→ Work item: Print out the full material below, exact in every line, with no images included.
═══ Information provided
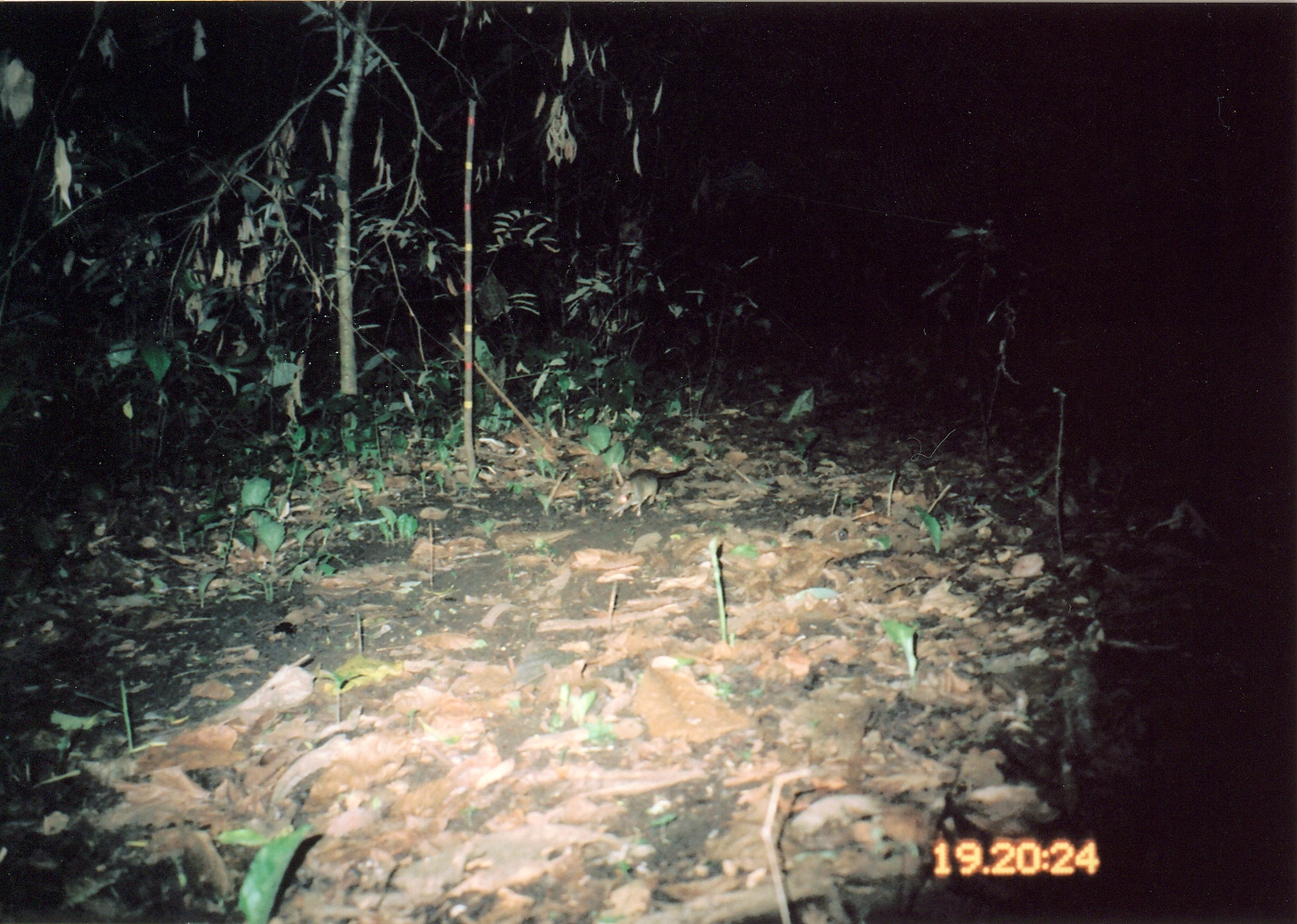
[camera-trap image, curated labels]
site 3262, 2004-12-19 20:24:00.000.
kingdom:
══════
→ Output of the task:
[camera-trap image, curated labels]
site 3262, 2004-12-19 20:24:00.000.
kingdom:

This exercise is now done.